When the curtain lifted, so did the stomach butterflies in three Outma Sqilx’w Cultural School students as they performed in front of 3,000 people at Toronto’s Sony Centre for the Performing Arts.
“I was so nervous,” admits Gracianah Gallicano, a Grade 8 student at Outma, who performed on May 23.
“I just started taking big, deep breaths and we all just were encouraging each other and hyping each other up.”
Gallicano, along with Delaney Pierre and Seanna Edward, were among 120 students, in grades 7 to 12, chosen from Indigenous communities across the country to participate in the 12th annual Indigenous Youth Dance Show — presented by Outside Looking In, a national-based organization that offers high school accredited dance program.
Using dance as a catalyst, the charitable organization pairs some of Canada’s hippest choreographers with participating schools in which the students are inspired to pursue education, engage in self-expression and celebrate empowerment.
After being assessed on academic progress, attendance, dance performance and behaviour, the trio were chosen to the Tim Horton Children’s Foundation camp in St. George, Ont. two weeks in advance of the Indigenous Youth Dance Show, where they engaged in daily rehearsals, camp activities and team building exercises to prepare for their performances. The Outma students were the only ones from B.C. chosen to participate.
Pierre said she also was very nervous when it came time to show off their dance skills, despite spending four hours a month with her dance instructor Jordan Fassina (from Vancouver).
The trio have also spent several hours a week, since November 2018, practicing the routines on their own leading up to the performance.

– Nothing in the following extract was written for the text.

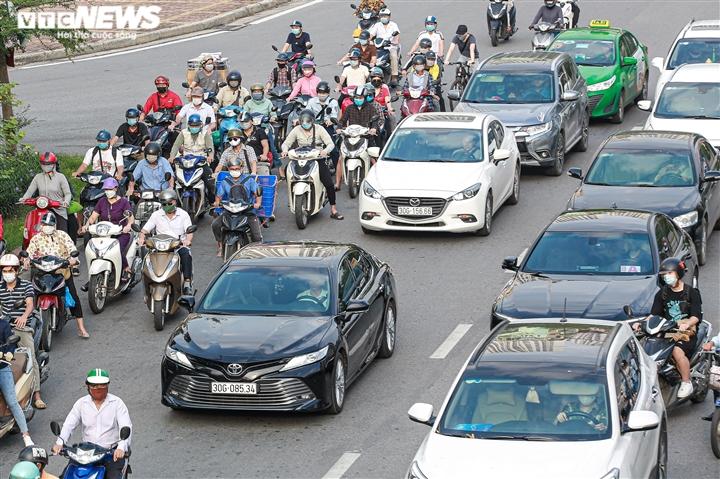 Ảnh: Ngày đầu nới lỏng, phố phường Hà Nội lại chật cứng xe cộ - 3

“When the curtain went up, the lights were shining in my eyes so I couldn’t see too much, but oh yeah there was definitely around 3,000 in the audience. I could kind of see the first three rows, and in the first row I just saw people cheering us and smiling. It makes you feel really good,” said Pierre.
For Edward, it was more than just a dance experience.
“It was cool meeting new people from different communities and getting to know what it feels like to work with different dancers on your level and higher,” she said.
“It was so overwhelming but the crowd was there cheering us on when it came to performing. The hardest part was leaving on the lsat day because we got to know so many kids. There was a lot of emotions.”
After the experience, all three of the girls said they are interested in pursuing entering dance classes.